I spend more and more time as superuser because of problems like these:

I want to mount a partition (ntfs, so happens) while I'm a normal user.

It tells me only root can issue such a command.

Well, mounting and umounting is a very mundane task, which it should be in the power of a normal user to do. I don't know how to change this policy.

I found it easier to add my normal user to sudoers, and I was able to sudo mount as normal user. Great, it's even more frustrating, because you appear to mount properly, but then it doesn't let you read the partition.

I'm definite there's a easy way around this. Is the some sort of "mount config" file where I can allow normal users to mount?

herbc 05-25-2004 09:03 AM

man fstab or man mount

Edit the line in fstab that refers to your ntfs partition, so that it contains the user option. You
must be root to edit fstab. Once mounted, you can check the permissions of the mount
point. Permissions can be changed with the chmod command or chgrp commands. man each
of them to learn more.

Baldrick65 05-25-2004 09:15 AM

class_struggle,

Here is the line in my /etc/fstab file:
Code:

/dev/hda1 /mnt/win_c ntfs iocharset=iso8859-15,ro,umask=0 0 0
This mounts my WinXP drive under /mnt/win_c, readable by all normal users.

HTH
Baldrick

adamwenner 05-25-2004 11:57 AM

in order to get your users to be able to mount and umount partitions, add the option of "user" to your /etc/fstab files to let them mount and umount

class_struggle 05-27-2004 10:10 AM

Thanks all for your answers. However, I still haven't been having any luck.

I noticed I had "users" (i.e. plural) in my fstab options, but actually dropping the "s" didn't come good. I used Baldrick settings also (which significantly don't have "user") and no luck either.

Thanks anyway .. my search will continue. Quite the little rascal though: fstab and mount. :-)

mcd 05-27-2004 12:33 PM

try umask=000, that worked for me

adamwenner 05-27-2004 03:40 PM

from a redhat website


By default, only root may perform mounts. The user option specifies that anyone should be able to perform the predefined mount.

therefore, if u add the "user" option in the options of your fstab file, it should allow the user to mount and umount that one partition, user has to be done to all the lines in the fstab

herbc 05-27-2004 03:51 PM

Is it possible that someone changed the permissions on mount and umount to 744 or some such thing? Permissions need to be 755 for non-root users to be able to execute the commands. Do a which mount to find the path, cd to the directory and ls -l mount to check the permissions.

class_struggle 05-29-2004 07:26 AM

rws?
 
The umask setting doesn't seem to help me, either.

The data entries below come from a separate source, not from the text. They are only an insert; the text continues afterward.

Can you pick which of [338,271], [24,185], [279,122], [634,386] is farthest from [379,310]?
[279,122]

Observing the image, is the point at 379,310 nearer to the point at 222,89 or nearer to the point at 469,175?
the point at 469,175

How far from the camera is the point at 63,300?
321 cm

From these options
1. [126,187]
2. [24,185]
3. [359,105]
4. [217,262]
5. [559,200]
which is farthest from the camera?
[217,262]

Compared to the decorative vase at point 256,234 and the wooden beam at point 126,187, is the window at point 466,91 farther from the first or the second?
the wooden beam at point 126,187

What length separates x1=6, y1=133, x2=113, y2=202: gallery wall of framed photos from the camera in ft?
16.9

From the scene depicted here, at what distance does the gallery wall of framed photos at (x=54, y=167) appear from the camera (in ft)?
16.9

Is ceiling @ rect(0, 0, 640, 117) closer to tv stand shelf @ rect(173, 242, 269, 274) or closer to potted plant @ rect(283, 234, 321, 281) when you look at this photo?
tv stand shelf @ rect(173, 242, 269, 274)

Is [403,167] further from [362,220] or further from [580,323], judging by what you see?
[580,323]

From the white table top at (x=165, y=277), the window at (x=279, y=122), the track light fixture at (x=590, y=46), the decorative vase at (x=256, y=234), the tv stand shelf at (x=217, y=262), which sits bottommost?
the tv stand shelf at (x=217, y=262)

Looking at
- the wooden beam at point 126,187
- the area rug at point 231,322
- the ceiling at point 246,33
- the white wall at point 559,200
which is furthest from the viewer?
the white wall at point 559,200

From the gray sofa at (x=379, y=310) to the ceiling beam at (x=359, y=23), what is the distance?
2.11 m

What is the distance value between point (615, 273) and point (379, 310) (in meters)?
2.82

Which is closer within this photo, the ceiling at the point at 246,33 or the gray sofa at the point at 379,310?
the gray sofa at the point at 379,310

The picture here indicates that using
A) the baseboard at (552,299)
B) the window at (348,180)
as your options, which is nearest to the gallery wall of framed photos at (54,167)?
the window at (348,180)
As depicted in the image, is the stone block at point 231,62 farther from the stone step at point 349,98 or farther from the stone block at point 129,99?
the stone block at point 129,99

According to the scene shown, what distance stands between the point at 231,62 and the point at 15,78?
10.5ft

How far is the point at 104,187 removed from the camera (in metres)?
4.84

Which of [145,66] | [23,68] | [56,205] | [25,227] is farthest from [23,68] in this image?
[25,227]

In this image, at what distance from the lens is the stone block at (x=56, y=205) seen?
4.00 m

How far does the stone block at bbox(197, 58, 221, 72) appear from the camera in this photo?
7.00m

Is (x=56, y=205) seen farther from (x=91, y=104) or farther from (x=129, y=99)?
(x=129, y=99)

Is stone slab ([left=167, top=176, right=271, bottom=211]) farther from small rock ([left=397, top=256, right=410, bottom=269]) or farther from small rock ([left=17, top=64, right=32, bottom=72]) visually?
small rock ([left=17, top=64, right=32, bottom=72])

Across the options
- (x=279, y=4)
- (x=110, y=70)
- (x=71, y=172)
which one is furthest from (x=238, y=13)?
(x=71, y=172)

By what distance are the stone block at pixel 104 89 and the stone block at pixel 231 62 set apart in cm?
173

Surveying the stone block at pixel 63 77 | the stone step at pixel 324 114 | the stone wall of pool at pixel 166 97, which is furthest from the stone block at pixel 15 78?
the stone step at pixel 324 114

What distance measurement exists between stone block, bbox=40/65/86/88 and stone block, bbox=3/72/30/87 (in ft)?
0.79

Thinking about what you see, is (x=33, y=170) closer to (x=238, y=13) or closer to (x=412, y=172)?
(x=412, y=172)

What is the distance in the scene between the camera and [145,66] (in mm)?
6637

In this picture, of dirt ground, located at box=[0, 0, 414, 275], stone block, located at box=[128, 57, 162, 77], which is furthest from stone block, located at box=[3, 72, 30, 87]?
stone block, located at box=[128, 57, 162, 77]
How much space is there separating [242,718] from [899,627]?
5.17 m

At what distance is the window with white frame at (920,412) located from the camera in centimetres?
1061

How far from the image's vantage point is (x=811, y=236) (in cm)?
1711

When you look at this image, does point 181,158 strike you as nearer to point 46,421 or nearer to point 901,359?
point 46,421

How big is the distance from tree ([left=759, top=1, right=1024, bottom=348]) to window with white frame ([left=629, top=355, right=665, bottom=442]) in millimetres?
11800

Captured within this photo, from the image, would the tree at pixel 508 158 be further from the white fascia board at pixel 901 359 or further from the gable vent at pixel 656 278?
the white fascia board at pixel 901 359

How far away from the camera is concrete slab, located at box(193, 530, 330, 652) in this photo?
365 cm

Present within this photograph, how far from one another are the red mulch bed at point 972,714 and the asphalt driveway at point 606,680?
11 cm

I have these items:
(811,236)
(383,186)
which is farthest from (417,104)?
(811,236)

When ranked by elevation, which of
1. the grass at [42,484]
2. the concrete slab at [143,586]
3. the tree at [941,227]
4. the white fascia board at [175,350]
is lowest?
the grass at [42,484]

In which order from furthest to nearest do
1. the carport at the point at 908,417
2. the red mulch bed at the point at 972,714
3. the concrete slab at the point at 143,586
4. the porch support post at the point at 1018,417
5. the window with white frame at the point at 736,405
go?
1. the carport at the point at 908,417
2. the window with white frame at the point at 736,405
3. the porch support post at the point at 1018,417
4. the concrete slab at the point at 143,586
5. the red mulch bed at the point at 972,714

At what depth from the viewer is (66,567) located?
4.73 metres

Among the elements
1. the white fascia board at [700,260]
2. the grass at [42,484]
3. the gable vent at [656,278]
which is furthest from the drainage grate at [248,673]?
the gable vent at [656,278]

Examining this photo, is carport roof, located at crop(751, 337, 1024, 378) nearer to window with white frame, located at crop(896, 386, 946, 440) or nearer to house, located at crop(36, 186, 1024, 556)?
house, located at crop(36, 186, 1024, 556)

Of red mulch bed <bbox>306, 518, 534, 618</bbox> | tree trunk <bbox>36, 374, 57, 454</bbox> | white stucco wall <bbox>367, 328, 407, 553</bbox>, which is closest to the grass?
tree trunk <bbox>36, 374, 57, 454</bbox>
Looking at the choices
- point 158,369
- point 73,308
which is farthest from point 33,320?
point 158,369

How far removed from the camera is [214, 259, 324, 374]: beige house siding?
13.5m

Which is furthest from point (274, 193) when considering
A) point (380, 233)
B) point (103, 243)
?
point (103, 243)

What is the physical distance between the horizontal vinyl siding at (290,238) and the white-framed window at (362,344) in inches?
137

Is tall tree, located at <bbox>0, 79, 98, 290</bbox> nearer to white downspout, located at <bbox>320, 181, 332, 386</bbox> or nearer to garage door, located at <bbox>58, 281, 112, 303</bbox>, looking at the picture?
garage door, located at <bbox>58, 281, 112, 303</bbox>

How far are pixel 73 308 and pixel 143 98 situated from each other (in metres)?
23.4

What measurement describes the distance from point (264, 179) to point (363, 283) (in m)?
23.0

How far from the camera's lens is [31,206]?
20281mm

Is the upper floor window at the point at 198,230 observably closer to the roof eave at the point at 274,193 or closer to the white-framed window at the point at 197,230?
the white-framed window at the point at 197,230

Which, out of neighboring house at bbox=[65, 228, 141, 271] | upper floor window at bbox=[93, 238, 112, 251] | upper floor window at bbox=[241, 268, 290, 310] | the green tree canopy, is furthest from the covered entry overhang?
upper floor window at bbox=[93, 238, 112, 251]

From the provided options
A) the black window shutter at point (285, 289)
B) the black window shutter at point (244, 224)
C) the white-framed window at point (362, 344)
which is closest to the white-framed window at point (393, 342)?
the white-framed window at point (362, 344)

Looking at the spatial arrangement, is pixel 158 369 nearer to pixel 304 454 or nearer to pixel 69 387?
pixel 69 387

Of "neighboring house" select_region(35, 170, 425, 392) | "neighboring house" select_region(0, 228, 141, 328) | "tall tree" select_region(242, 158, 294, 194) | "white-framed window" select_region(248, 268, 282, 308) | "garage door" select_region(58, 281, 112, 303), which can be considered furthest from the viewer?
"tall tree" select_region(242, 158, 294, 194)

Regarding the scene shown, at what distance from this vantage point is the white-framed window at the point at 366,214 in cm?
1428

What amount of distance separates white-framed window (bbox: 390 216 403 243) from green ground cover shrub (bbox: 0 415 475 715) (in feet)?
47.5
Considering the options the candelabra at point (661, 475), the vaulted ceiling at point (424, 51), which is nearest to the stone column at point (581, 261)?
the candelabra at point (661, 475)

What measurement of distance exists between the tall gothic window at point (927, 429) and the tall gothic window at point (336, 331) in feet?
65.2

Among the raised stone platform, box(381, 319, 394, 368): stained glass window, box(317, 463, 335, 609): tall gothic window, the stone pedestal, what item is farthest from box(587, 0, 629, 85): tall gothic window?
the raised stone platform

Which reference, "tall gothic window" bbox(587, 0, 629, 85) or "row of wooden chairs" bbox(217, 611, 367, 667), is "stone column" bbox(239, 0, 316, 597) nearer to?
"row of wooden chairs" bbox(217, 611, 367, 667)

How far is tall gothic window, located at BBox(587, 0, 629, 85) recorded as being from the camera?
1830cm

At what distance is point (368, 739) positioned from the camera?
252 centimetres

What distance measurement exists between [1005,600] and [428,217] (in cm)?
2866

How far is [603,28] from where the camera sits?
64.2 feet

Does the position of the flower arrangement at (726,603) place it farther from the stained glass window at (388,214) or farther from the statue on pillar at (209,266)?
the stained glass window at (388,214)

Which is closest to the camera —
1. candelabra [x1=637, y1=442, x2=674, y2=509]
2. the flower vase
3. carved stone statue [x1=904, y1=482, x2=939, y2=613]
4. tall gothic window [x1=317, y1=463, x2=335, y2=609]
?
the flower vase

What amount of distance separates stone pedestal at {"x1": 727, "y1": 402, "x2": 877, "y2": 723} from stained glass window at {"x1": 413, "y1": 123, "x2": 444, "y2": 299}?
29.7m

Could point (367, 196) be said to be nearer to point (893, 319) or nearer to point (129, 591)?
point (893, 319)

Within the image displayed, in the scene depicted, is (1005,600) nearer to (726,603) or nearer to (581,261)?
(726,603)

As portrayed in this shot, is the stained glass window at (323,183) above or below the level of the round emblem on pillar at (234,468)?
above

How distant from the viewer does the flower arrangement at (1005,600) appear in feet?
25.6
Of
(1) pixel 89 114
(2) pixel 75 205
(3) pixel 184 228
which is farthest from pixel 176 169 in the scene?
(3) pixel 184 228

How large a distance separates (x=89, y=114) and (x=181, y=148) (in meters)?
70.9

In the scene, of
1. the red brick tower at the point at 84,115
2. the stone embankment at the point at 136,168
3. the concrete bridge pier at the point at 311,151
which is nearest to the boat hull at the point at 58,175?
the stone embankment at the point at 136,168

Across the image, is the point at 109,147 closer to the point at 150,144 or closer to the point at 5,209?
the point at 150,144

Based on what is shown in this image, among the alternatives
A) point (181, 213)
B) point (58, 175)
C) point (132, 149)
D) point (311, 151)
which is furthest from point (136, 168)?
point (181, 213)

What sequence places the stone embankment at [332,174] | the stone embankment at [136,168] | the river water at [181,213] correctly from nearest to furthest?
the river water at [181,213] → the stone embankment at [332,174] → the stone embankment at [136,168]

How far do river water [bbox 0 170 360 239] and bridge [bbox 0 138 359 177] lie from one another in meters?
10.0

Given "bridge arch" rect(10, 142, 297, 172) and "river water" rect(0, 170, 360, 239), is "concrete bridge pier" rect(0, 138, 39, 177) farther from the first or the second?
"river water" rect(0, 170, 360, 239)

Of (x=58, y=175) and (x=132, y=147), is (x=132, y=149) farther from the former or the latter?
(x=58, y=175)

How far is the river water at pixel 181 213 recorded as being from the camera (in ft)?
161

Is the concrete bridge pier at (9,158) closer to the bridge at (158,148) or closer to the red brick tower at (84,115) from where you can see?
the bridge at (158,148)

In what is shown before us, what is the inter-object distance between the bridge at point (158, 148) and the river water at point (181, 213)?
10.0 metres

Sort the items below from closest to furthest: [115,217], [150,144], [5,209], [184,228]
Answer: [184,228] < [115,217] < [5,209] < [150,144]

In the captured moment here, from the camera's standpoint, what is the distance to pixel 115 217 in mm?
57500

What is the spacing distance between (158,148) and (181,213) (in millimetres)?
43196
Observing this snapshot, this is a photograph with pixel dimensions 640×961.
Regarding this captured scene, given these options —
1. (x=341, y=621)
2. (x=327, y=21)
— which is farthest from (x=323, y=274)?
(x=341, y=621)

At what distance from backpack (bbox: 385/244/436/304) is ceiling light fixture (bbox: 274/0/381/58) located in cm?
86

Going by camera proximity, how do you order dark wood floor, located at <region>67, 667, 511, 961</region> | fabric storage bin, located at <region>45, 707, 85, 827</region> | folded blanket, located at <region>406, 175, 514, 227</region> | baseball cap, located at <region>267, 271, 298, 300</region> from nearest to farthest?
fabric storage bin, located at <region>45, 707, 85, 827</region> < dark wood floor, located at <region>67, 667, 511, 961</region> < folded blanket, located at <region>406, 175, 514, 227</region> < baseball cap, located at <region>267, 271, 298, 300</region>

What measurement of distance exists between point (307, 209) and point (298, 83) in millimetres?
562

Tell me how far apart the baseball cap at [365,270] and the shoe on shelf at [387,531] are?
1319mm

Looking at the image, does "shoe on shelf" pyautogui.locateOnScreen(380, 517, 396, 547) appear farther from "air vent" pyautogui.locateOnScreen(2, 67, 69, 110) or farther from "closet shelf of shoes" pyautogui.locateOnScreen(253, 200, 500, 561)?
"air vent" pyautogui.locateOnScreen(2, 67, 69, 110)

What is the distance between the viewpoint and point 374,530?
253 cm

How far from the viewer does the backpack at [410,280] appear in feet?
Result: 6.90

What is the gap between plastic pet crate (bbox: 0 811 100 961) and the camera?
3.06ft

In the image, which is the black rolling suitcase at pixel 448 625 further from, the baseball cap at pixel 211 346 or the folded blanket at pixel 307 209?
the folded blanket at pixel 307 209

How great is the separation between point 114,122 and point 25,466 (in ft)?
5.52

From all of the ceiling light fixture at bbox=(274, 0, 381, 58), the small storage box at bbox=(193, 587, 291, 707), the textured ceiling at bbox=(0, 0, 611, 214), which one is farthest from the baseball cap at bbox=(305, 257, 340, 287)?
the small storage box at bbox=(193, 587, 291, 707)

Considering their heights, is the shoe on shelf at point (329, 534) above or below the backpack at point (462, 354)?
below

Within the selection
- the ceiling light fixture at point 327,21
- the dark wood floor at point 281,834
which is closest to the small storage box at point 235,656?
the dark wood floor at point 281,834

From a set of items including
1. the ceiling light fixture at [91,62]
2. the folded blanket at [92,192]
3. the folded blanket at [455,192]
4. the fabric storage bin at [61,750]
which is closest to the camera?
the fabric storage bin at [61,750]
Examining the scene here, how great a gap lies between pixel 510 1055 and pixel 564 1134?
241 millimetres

I checked the mount file itself, and I see that under permissions, the owner (root of course) has r, w and s permissions. S-permission, not x-permission. the umount command has the same thing. They seem to be the only files there in /bin with this exotic setting. Can anybody shed any light?

Meanwhile I'll continue hunting .... thx 4 replies.

chii-chan 05-29-2004 07:50 AM

I don't think you should allow the user to mount/umount the filesytem. By adding the entry into fstab means that you mount the filesystem when you bootup, then you dont need to do any mounting/umounting. I would have it like this:

/dev/hda1 /mnt/win_c ntfs defaults,ro,umask=0000 0 0

Or is it bcs you want to allow user to open an external drive?